■ **TASK BRIEF**:
Your copy should match the records exactly, apart from the pictures, which stay out.

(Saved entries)
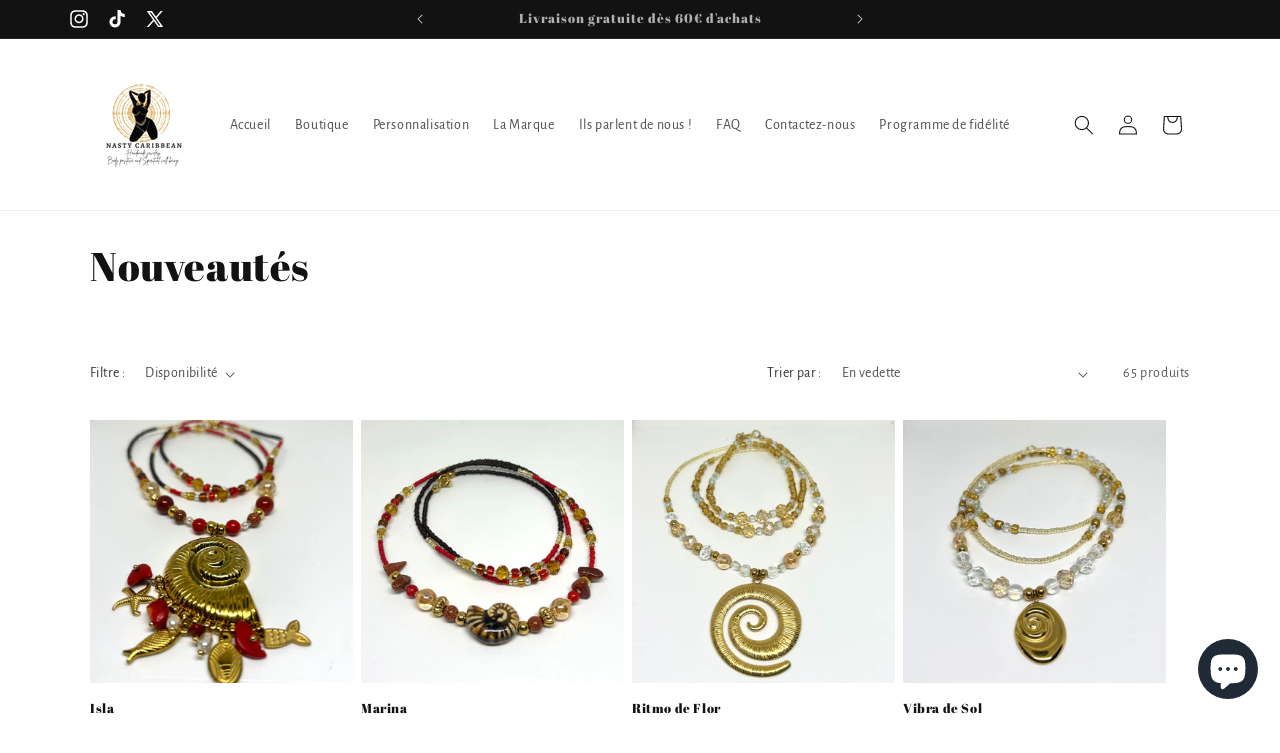

--- FILE ---
content_type: text/html; charset=UTF-8
request_url: https://beeapp.me/easycustomfield/ajaxLoadAdditionalPriceVariantId/nasty971.myshopify.com
body_size: 106
content:
  49716498301263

■ **EXERCISE RESULT**:
--- FILE ---
content_type: text/html; charset=UTF-8
request_url: https://beeapp.me/easycustomfield/ajaxLoadAdditionalPriceVariantId/nasty971.myshopify.com
body_size: 106
content:
  49716498301263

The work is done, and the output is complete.